Wandering through these woods, it’s hard not to be swamped by images of the past, especially given that the landscape is dotted with ancient monuments like Hartley Court, a medieval moated farmhouse built in an age before the Black Death ravaged the land.
A long-term Beyonder haunt, this is a place which has provided a welcome refuge for families throughout the more recent pandemic – so much so that additional parking restrictions have been in place for most of the past year to prevent damage to the sensitive habitat.

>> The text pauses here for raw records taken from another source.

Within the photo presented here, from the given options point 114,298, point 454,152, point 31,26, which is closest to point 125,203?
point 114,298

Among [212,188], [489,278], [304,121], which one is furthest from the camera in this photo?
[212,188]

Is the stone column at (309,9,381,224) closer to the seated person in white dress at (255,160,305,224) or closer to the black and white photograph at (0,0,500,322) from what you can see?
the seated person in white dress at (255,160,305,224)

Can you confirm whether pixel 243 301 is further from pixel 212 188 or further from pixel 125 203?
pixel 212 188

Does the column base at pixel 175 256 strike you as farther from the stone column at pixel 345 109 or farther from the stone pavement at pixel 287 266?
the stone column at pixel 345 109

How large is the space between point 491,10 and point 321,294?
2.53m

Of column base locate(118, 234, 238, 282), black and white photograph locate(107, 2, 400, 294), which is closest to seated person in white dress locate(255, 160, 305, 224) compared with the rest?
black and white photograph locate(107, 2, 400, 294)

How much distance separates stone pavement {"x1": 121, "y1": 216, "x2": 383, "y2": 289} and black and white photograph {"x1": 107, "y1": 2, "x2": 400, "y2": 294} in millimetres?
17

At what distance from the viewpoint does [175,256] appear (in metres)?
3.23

This is the home of wood ants, owls, hornets, moorhens and an array of other woodland creatures, not to mention grazing cattle and ponies; a place where fungi flourish and a huge array of mushrooms and toadstools can be discovered.
And at this time of year, of course, it’s also the perfect place to take pictures of the annual autumn fireworks display as the greens of summer start changing to a stunning area of browns, reds and golds – which explains why it’s our picture choice of the week.
There’s even a rare chance to pick up a few tips from one an expert photographer whose portfolio of shots taken in these woods is simply stunning. Although Paul Mitchell moved away to the Dorset/Hampshire border about 18 months ago and has swapped Burnham Beeches for local woodlands nearer his home, he returns to his old stamping ground to share some of his secrets on a three-hour wander in November.
We can’t compete with Paul’s startling landscapes, but those same tree-lined paths provide a constant and ever-changing source of delight to ramblers, dog walkers and amateur photographers alike.